[Aufgabe A]
Wie viel PS leistet der Elektromotor des Plug-in-Hybrids im Text über den Kia Niro?
[Aufgabe B]
Geben Sie den Text über den Kia Niro von "Den Steckerhybriden kann" bis einschließlich "Niro flüsterleise retour." wortgetreu wieder.
[Aufgabe C]
Führen Sie den Text über den Kia Niro im Anschluss an seinen letzten Satz fort.

[Vorliegender Auszug]
Den Steckerhybriden kann man weiterhin nur einphasig mit 3,7kW laden. Doch bei nur 11,1kWh nutzbarer Batteriegrösse ist das nicht weiter schlimm. Überhaupt hat der PHEV die meisten Änderungen bekommen. Er bringt es nun auf 183PS Systemleistung, was gut 40PS mehr als vorher sind, obwohl der 1.6-Liter-Vierzylinder-Sauger wie bisher nur 105PS produziert. Doch der E-Motor ist nun auf 84PS erstarkt und sorgt für ausreichenden Vortrieb. Spannend: sowohl der Plug-in-Hybrid, als auch der Hybrid haben den Rückwärtsgang verloren. Um Platz, Gewicht und Reibung zu sparen, vertraut Kia rein auf die Elektromotoren und fährt die beiden Niro flüsterleise retour.

[Datenauszug]
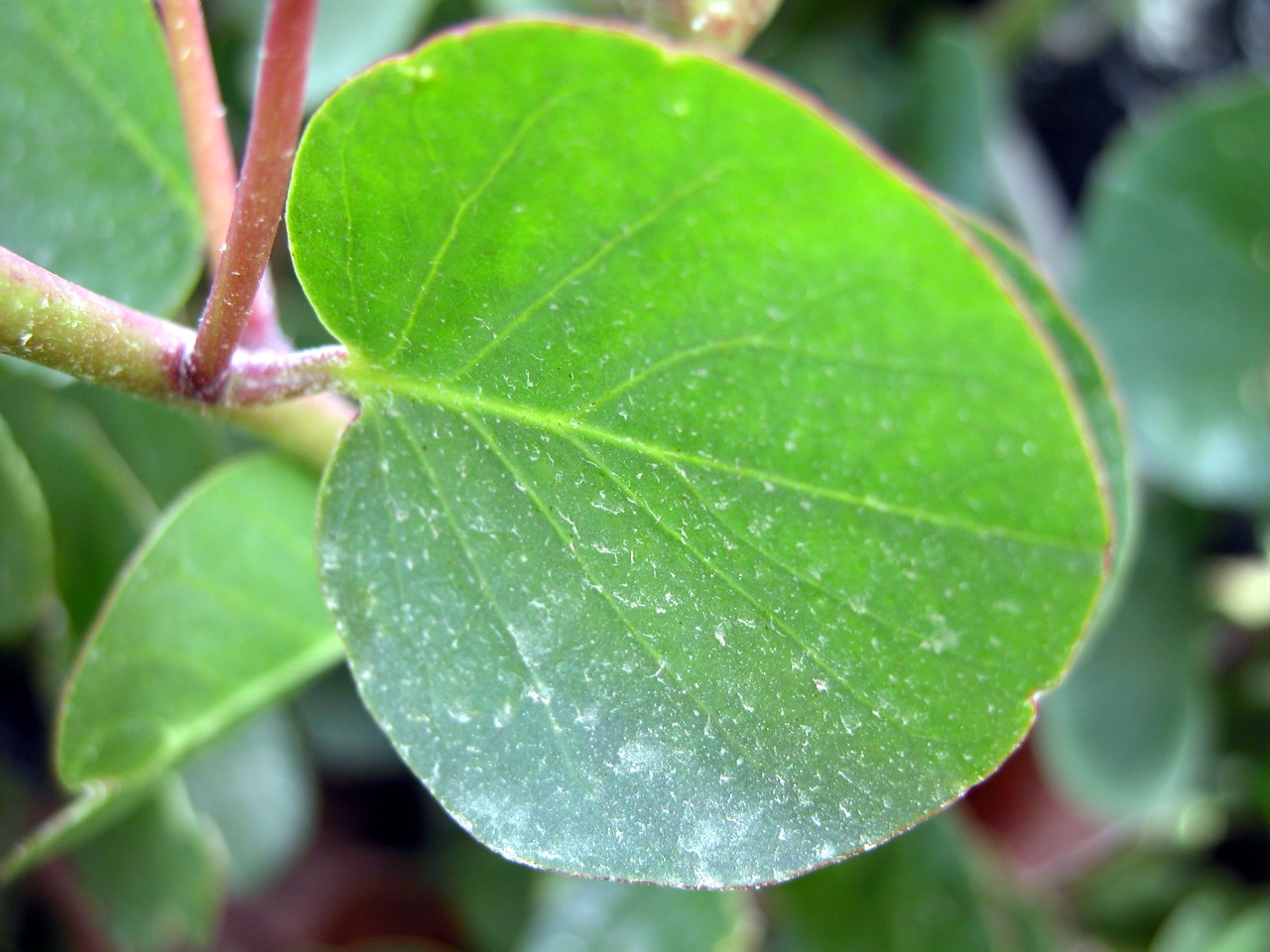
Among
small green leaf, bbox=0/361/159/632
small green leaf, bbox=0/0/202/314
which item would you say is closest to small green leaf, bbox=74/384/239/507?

[Schriftliche Antwort A]
Der Elektromotor des Plug-in-Hybrids leistet 84 PS.

[Schriftliche Antwort B]
Den Steckerhybriden kann man weiterhin nur einphasig mit 3,7kW laden. Doch bei nur 11,1kWh nutzbarer Batteriegrösse ist das nicht weiter schlimm. Überhaupt hat der PHEV die meisten Änderungen bekommen. Er bringt es nun auf 183PS Systemleistung, was gut 40PS mehr als vorher sind, obwohl der 1.6-Liter-Vierzylinder-Sauger wie bisher nur 105PS produziert. Doch der E-Motor ist nun auf 84PS erstarkt und sorgt für ausreichenden Vortrieb. Spannend: sowohl der Plug-in-Hybrid, als auch der Hybrid haben den Rückwärtsgang verloren. Um Platz, Gewicht und Reibung zu sparen, vertraut Kia rein auf die Elektromotoren und fährt die beiden Niro flüsterleise retour.

[Schriftliche Antwort C]
Beim HEV dürfte dies dann aber nicht ganz so flott ausfallen, denn er hat mit 43,5PS den schwächsten E-Motor spendiert bekommen. Hier bleibt prinzipiell alles beim Alten, auch die Systemleistung von 141PS. Dennoch überzeugt der kleine Hybrid während der Fahrt, was nicht zuletzt an seinem geringen Leergewicht von 1‘474kg liegt.


Fahrdynamik: Die ausgesparte Eigenschaft

Das Kapitel Fahrdynamik scheinen die koreanischen Entwickler im Lastenheft nicht sehr weit oben stehen gehabt zu haben. Zwar sind die Steifigkeitsmassnahmen der neuen Plattform in der Theorie förderlich für mehr Dynamik, auch das Mehr an Breite hilft der Abstützung des Fahrwerks. Doch ein Dynamiker wird aus dem neuen Kia Niro dennoch nicht.

Immerhin, die 204PS des elektrischen Niro machen ihn zumindest längsdynamisch durchaus spritzig und insgesamt ist er im Vergleich zum Vorgänger handlicher geworden. Auch der PHEV profitiert von seiner Mehrleistung, wirkt jetzt im Alltag deutlich souveräner als auch schon. Nur der kleine Hybrid bleibt auf der gemütlichen Seite und sträubt sich gegen forsche Fahrweise.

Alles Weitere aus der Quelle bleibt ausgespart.